Turpicula saw nothing but obsequiousness, and heard nothing but
commendations. None are so little acquainted with the heart, as not to
know that woman's first wish is to be handsome, and that consequently
the readiest method of obtaining her kindness is to praise her beauty.
Turpicula had a distorted shape and a dark complexion; yet, when the
impudence of adulation had ventured to tell her of the commanding
dignity of her motion, and the soft enchantment of her smile, she was
easily convinced, that she was the delight or torment of every eye, and
that all who gazed upon her felt the fire of envy or love. She therefore
neglected the culture of an understanding which might have supplied the
defects of her form, and applied all her care to the decoration of her
person; for she considered that more could judge of beauty than of wit,
and was, like the rest of human beings, in haste to be admired. The
desire of conquest naturally led her to the lists in which beauty
signalizes her power. She glittered at court, fluttered in the park, and
talked aloud in the front box; but after a thousand experiments of her
charms, was at last convinced that she had been flattered, and that her
glass was honester than her maid.
[Footnote k: Mrs. Piozzi, in her Anecdotes, informs us, that the man who
sung, and, by corresponding motions of his arm, chalked out a giant on
the wall, was one Richardson, an attorney: the ingenious imitator of a
cat, was one Busby, a proctor in the Commons: and the father of Dr.
Salter, of the Charter-House, a friend of Johnson's, and a member of the
Ivy-Lane Club, was the person who yelped like a hound, and perplexed the
distracted waiters. --Mr. Chalmers, in his preface to the Rambler,
observes, that the above-quoted lively writer was the only authority for
these assignments. She is certainly far too hasty and negligent to be
relied on, when unsupported by other testimony. --See Preface. ]

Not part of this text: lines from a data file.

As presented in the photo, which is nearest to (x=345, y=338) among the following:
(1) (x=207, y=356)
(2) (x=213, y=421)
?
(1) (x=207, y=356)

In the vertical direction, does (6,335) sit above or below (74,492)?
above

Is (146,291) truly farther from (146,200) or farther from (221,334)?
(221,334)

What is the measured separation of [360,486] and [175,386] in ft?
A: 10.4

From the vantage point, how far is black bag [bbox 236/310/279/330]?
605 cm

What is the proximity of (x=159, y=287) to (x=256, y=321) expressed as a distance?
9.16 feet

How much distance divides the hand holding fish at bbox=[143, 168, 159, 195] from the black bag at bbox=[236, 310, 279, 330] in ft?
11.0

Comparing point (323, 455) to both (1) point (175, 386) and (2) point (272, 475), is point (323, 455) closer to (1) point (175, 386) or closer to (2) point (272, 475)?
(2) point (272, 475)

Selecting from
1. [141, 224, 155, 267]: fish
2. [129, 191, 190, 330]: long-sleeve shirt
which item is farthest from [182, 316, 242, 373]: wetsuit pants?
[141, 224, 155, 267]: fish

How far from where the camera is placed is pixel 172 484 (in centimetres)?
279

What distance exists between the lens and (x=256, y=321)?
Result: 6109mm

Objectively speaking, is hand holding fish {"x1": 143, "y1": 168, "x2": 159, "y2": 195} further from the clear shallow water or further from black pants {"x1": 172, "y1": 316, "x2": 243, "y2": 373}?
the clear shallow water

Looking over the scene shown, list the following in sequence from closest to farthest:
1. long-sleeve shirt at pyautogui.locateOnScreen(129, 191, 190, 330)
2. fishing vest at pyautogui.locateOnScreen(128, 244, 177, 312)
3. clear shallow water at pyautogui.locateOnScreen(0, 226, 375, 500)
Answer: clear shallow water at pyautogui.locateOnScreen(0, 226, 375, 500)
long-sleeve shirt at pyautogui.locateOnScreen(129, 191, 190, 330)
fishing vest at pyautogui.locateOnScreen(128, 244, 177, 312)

No. 190. SATURDAY, DECEMBER 11, 1752.
_Ploravere suis non respondere favorem
Speratum meritis_. --HOR. Lib. ii. Ep. i. 9.
Henry and Alfred--
Clos'd their long glories with a sigh, to find
Th' unwilling gratitude of base mankind. POPE.

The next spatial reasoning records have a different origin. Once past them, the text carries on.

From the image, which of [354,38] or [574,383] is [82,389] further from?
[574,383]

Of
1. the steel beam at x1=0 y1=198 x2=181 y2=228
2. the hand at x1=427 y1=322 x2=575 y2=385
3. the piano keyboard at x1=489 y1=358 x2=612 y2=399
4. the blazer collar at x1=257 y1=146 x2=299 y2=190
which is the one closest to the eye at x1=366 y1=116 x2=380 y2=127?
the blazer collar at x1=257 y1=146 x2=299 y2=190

Among the emirs and visiers, the sons of valour and of wisdom, that
stand at the corners of the Indian throne, to assist the counsels or
conduct the wars of the posterity of Timur, the first place was long
held by Morad the son of Hanuth. Morad, having signalized himself in
many battles and sieges, was rewarded with the government of a province,
from which the fame of his wisdom and moderation was wafted to the
pinnacles of Agra, by the prayers of those whom his administration made
happy. The emperour called him into his presence, and gave into his hand
the keys of riches, and the sabre of command. The voice of Morad was
heard from the cliffs of Taurus to the Indian ocean, every tongue
faultered in his presence, and every eye was cast down before him.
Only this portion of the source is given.